Keywords: working memory, magnetic resonance imaging, cardiovascular disease, endothelium, middle-aged, cognition

Introduction

Dementia currently affects over 24 million people and its prevalence is anticipated to double over the next twenty years (Qiu, De Ronchi, & Fratiglioni, 2007), making it one of the most significant and prevalent emerging public health issues. As successful treatments for dementia are lacking, identification and management of modifiable risk factors are essential. Recent reports suggest that vascular etiology contributes to over 50% of all dementia cases (Breteler, 2000). Atherosclerotic processes have been implicated in the pathogenesis of Alzheimer’s disease (Roher et al., 2003) and greater arterial stiffness has been recorded in individuals with dementia than in age-matched healthy controls (Hanon et al., 2005). Given that vascular risk factors for dementia are potentially modifiable, it is of utmost importance to find an efficacious method for identifying the early signs of vascular deterioration and their impact on cognition.

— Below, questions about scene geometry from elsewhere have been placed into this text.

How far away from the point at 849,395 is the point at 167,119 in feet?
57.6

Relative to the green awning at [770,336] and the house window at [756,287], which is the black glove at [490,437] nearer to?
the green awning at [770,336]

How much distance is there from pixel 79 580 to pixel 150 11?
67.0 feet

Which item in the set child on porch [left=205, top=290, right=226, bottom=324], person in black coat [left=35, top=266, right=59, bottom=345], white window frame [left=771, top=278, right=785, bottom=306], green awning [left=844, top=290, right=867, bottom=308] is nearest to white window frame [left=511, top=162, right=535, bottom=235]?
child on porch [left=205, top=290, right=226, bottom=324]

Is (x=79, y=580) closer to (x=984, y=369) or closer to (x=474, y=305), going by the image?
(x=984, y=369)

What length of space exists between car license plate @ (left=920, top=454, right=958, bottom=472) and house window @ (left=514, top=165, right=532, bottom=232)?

One promising approach has been to examine cardiac factors in relation to cognitive performance and brain structure integrity in non-demented older adults with cardiovascular disease (Gunstad et al., 2005; Haley et al., 2007a; Hoth et al., 2007; Moser et al., 2008; Paul et al., 2005). Using this approach, clinically significant levels of atherosclerosis and peripheral endothelial dysfunction have been associated with poorer attention-executive-psychomotor performance and greater white matter damage (Forman et al., 2008; Haley et al., 2007b; Hoth et al., 2007). While these studies have helped to elucidate the relationship between vascular health and brain function, their findings were limited to elderly adults already suffering from cardiovascular disease and exhibiting signs of vascular cognitive impairment. Considering that our best defense against dementia is prevention, it would be ideal to identify vascular markers that are associated with cerebral alterations in younger, healthier individuals.

The key challenge was to identify a vascular marker with prognostic significance for future vascular dysfunction. We chose to focus on endothelial function since it is considered an overall indicator of vascular health (Vita & Keaney Jr, 2002). Vascular endothelium plays an important role in the maintenance of vascular tone and prevention of atherosclerosis by inhibiting leukocyte and platelet adhesion to the arterial wall (Brunner et al., 2005). More importantly, endothelial dysfunction is evident before the development of clinically-defined atherosclerosis (Vita & Keaney Jr, 2002) and is considered a pathogenic factor in the development and progression of cardiovascular disease (Perticone et al., 2001).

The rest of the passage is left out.